[Exercise description] Set the data down again, exactly as it appears below.

[Extracted information]
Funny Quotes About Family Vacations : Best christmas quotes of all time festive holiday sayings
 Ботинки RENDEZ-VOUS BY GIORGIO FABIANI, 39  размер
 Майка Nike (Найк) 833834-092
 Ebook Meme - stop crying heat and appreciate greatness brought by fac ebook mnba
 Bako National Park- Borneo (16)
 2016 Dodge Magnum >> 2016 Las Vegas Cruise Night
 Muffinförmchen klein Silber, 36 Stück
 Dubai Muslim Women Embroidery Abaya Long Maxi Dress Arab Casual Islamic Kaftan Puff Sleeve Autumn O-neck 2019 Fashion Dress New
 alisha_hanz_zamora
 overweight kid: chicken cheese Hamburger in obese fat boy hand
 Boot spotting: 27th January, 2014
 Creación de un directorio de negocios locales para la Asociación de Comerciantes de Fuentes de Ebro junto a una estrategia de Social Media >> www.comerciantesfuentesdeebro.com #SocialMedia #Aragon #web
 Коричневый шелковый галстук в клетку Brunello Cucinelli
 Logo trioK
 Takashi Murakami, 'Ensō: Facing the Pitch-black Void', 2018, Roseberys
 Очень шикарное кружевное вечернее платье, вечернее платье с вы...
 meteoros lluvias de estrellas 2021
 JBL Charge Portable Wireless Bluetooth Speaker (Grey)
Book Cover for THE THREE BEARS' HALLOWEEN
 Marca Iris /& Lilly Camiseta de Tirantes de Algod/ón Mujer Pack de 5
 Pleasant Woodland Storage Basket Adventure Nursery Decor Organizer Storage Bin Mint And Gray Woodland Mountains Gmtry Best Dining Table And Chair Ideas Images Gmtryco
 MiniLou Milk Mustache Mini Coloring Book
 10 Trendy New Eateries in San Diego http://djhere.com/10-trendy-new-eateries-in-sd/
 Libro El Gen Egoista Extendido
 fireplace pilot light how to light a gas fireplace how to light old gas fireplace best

[Response below]
Funny Quotes About Family Vacations : Best christmas quotes of all time festive holiday sayings
 Ботинки RENDEZ-VOUS BY GIORGIO FABIANI, 39  размер
 Майка Nike (Найк) 833834-092
 Ebook Meme - stop crying heat and appreciate greatness brought by fac ebook mnba
 Bako National Park- Borneo (16)
 2016 Dodge Magnum >> 2016 Las Vegas Cruise Night
 Muffinförmchen klein Silber, 36 Stück
 Dubai Muslim Women Embroidery Abaya Long Maxi Dress Arab Casual Islamic Kaftan Puff Sleeve Autumn O-neck 2019 Fashion Dress New
 alisha_hanz_zamora
 overweight kid: chicken cheese Hamburger in obese fat boy hand
 Boot spotting: 27th January, 2014
 Creación de un directorio de negocios locales para la Asociación de Comerciantes de Fuentes de Ebro junto a una estrategia de Social Media >> www.comerciantesfuentesdeebro.com #SocialMedia #Aragon #web
 Коричневый шелковый галстук в клетку Brunello Cucinelli
 Logo trioK
 Takashi Murakami, 'Ensō: Facing the Pitch-black Void', 2018, Roseberys
 Очень шикарное кружевное вечернее платье, вечернее платье с вы...
 meteoros lluvias de estrellas 2021
 JBL Charge Portable Wireless Bluetooth Speaker (Grey)
Book Cover for THE THREE BEARS' HALLOWEEN
 Marca Iris /& Lilly Camiseta de Tirantes de Algod/ón Mujer Pack de 5
 Pleasant Woodland Storage Basket Adventure Nursery Decor Organizer Storage Bin Mint And Gray Woodland Mountains Gmtry Best Dining Table And Chair Ideas Images Gmtryco
 MiniLou Milk Mustache Mini Coloring Book
 10 Trendy New Eateries in San Diego http://djhere.com/10-trendy-new-eateries-in-sd/
 Libro El Gen Egoista Extendido
 fireplace pilot light how to light a gas fireplace how to light old gas fireplace best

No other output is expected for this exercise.